Anglo-Saxon masonry is present in the long-and-short quoins of the nave. The north doorway of the nave is late-12th-century, although the opening was altered in the 15th century and much of the carving was restored in the 19th century. The font bowl, with chevron and strapwork carving, is also from the 12th century. The north chapel was added in the 14th century. Monuments include two damaged effigies of knights, from the late 13th and late 14th centuries.

Notable rectors include Thomas Owen, translator of works on agriculture, from 1779 until his death in 1812. A group ministry was established in 1974 to cover parishes centred on St Denys', Warminster; this continues today as the River Were benefice.

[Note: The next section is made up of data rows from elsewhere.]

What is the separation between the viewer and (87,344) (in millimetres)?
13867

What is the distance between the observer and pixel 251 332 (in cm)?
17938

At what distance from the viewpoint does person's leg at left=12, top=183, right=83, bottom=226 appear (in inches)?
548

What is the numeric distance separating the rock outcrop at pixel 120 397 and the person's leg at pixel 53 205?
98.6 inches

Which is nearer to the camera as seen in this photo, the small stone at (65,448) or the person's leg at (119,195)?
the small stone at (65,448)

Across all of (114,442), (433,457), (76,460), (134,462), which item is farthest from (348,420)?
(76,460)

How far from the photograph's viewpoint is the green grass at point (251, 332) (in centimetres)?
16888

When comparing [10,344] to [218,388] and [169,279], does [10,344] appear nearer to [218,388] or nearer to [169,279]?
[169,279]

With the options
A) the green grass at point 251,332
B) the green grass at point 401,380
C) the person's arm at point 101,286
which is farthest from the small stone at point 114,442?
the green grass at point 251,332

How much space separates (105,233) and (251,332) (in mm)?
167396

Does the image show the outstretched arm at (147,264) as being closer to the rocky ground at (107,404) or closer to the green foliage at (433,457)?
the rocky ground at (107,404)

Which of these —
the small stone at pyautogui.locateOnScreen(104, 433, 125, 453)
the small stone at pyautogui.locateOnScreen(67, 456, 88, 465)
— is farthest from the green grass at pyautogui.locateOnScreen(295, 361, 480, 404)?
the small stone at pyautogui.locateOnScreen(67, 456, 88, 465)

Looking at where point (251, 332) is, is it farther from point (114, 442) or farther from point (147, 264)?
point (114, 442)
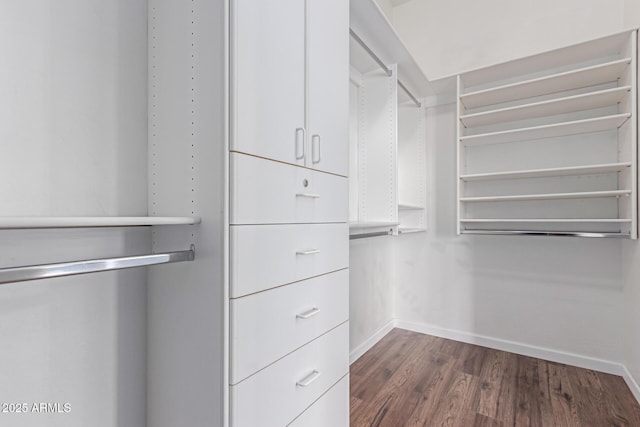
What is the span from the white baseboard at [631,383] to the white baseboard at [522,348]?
0.09 ft

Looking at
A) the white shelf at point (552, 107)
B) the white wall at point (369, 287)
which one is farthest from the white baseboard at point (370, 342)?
the white shelf at point (552, 107)

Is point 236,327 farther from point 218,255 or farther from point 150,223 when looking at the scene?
point 150,223

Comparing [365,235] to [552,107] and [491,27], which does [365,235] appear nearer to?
[552,107]

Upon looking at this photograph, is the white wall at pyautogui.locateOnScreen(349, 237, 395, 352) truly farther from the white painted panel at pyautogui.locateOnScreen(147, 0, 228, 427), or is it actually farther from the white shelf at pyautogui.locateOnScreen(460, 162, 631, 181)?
the white painted panel at pyautogui.locateOnScreen(147, 0, 228, 427)

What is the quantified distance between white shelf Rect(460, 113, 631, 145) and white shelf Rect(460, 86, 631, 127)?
14 centimetres

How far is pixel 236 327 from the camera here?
872 mm

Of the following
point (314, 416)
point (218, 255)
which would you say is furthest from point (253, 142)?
point (314, 416)

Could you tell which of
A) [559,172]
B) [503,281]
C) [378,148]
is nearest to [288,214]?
[378,148]

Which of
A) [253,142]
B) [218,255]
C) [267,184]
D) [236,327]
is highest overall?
[253,142]

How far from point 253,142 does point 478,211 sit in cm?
225

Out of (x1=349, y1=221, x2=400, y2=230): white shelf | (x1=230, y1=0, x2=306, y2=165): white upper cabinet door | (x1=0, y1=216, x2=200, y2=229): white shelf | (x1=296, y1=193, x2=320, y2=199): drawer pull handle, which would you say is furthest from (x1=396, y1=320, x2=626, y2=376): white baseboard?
(x1=0, y1=216, x2=200, y2=229): white shelf

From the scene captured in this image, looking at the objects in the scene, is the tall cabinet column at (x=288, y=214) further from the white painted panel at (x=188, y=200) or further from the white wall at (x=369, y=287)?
the white wall at (x=369, y=287)

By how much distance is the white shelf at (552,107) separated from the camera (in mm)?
1960

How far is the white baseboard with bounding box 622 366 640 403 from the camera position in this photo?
184 centimetres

There was a chapel at Norridge, in the southwest of the parish, in the late 13th century but its site is not known. A Baptist chapel was built in the village by the Warminster congregation in 1850. It fell out of use in 1907 and became a private house.

== Notable buildings ==
As well as the church, the parish has another Grade II* listed building: Parks Court (formerly Manor Farmhouse), north-east of the church. The Park family held the manor since before 1242. Julian Orbach writes that the house has a "remarkably intact two-bay early-14th-century hall" between later wings. The gabled side wings and the porch were probably built or rebuilt by the Seaman family, tenants in the early 17th century. Restoration in 1985–6 included reversing or moving some of the 17th-century alterations. Inside there is 17th-century wainscot panelling and a staircase which is probable from the middle of that century.

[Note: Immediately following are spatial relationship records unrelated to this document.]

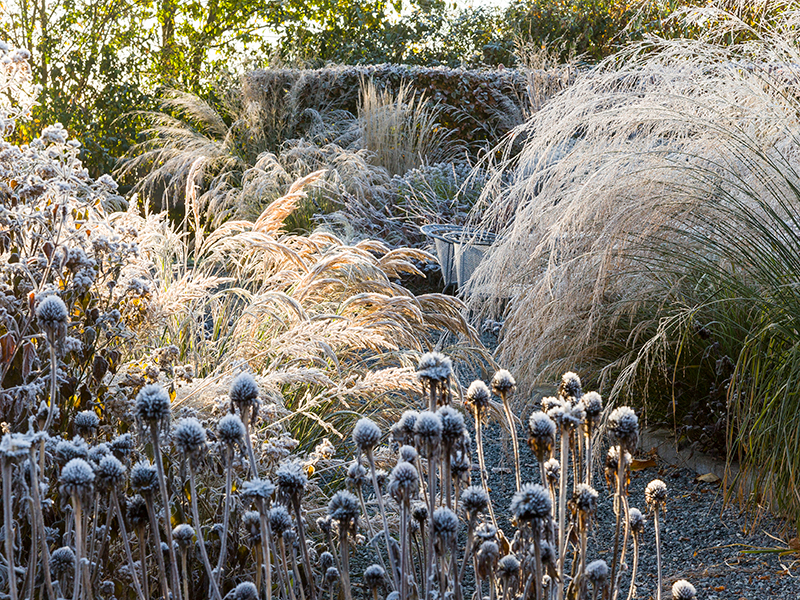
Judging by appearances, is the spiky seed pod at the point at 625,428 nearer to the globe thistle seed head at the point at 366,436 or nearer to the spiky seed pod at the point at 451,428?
the spiky seed pod at the point at 451,428

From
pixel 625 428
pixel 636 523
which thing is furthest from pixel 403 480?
pixel 636 523

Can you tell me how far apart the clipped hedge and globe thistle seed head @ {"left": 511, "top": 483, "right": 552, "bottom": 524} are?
7.65 m

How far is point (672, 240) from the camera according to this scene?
260 cm

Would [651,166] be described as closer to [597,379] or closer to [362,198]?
[597,379]

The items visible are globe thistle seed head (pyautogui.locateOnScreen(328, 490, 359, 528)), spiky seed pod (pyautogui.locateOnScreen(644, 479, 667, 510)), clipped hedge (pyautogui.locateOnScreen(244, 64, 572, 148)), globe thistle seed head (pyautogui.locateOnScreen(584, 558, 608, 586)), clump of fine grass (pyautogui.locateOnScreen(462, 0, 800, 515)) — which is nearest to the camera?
globe thistle seed head (pyautogui.locateOnScreen(328, 490, 359, 528))

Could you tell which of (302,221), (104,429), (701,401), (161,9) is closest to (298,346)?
(104,429)

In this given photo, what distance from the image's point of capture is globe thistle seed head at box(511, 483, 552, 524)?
2.96 feet

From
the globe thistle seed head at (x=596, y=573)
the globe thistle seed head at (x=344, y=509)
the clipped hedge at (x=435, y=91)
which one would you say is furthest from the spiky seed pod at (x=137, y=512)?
the clipped hedge at (x=435, y=91)

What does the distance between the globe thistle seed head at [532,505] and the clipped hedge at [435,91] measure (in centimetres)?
765

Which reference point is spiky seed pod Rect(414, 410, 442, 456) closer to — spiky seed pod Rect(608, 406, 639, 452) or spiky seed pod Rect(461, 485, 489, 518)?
spiky seed pod Rect(461, 485, 489, 518)

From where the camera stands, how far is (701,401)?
2.68 meters

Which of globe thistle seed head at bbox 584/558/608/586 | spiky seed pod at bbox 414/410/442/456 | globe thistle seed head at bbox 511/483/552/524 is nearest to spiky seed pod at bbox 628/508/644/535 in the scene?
globe thistle seed head at bbox 584/558/608/586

North of the church, Temple Manor is on the site of the manor farm and is named after another landholding family. The house has three gabled attics and was built in the mid-17th century in brick; a rear range was added in the early 19th century. At the east end of the village, Halfway House is also a 17th-century brick house enlarged in the 19th century.

==Governance==
Upton Scudamore elects a parish council every four years. Most local government services are provided by Wiltshire Council, which has its offices in Trowbridge. The village is represented in Parliament by the MP for South West Wiltshire, Andrew Murrison, and in Wiltshire Council by Fleur de Rhé-Philipe.

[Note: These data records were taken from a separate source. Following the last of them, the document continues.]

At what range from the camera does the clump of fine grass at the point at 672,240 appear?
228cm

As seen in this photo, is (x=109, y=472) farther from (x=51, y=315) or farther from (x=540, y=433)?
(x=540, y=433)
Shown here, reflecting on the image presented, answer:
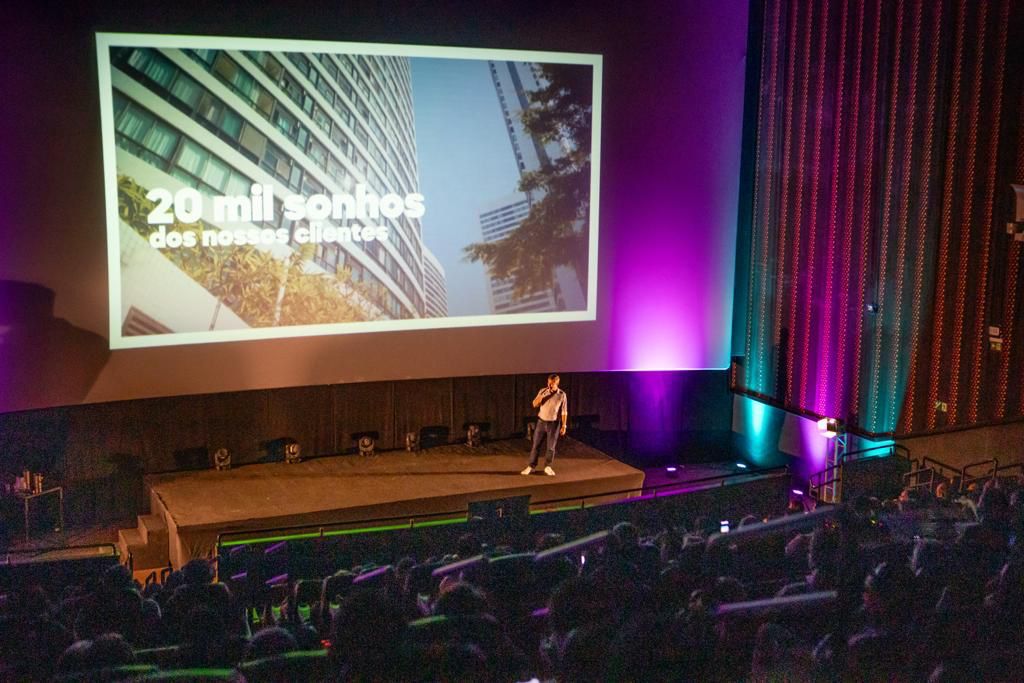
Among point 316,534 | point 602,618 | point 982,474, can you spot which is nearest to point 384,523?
point 316,534

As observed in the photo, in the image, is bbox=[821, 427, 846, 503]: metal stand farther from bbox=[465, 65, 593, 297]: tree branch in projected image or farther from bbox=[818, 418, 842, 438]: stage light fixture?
bbox=[465, 65, 593, 297]: tree branch in projected image

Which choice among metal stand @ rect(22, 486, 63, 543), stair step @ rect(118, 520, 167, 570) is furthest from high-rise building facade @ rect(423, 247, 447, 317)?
Result: metal stand @ rect(22, 486, 63, 543)

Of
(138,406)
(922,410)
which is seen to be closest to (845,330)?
(922,410)

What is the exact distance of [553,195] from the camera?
1247 centimetres

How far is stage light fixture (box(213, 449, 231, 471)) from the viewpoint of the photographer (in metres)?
12.0

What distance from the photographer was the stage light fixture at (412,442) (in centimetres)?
1309

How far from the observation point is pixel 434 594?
6668 millimetres

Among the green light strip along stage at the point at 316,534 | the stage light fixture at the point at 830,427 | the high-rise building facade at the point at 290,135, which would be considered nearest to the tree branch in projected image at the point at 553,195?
the high-rise building facade at the point at 290,135

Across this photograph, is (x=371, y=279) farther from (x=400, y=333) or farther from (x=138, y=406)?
(x=138, y=406)

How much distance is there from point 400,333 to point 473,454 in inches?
71.7

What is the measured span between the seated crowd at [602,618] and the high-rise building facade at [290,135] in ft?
16.1

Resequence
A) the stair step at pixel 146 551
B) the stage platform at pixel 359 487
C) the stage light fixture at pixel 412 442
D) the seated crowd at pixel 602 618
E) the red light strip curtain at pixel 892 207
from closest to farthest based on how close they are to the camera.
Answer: the seated crowd at pixel 602 618 < the stage platform at pixel 359 487 < the stair step at pixel 146 551 < the red light strip curtain at pixel 892 207 < the stage light fixture at pixel 412 442

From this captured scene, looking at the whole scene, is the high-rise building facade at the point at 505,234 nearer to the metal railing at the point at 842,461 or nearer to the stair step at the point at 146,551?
the metal railing at the point at 842,461

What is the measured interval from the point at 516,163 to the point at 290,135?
254cm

Until 1934, when the civil parish of Chapmanslade was created, Upton Scudamore parish extended west to include Thoulstone and the east side of Chapmanslade village.

== Scudamore organs ==
John Baron (c.1807–1885) was rector of Upton Scudamore from 1850 until his death. While undertaking restoration of the church he wished to move music-making from the west end to the chancel, but there was neither money nor space for a large organ. Instead, he designed a small organ with one rank of pipes, one open diapason stop and no pedals, which was built by Nelson Hall (a local blacksmith) and housed in a case designed by G. E. Street, the architect commissioned to restore the church. Baron published in 1858 a short book Scudamore organs, or, Practical hints respecting organs for village churches and small chancels, with a frontispiece showing the organ installed at Upton Scudamore. The book led to the building of similar organs elsewhere, and a second edition was printed in 1862.

By 1860, Nelson Hall was selling organs priced from £80 at the Scudamore Organ Manufactory, giving a Warminster address. After Hall's early death in 1862, many Scudamore organs were built by the leading London makers, Henry Willis & Sons.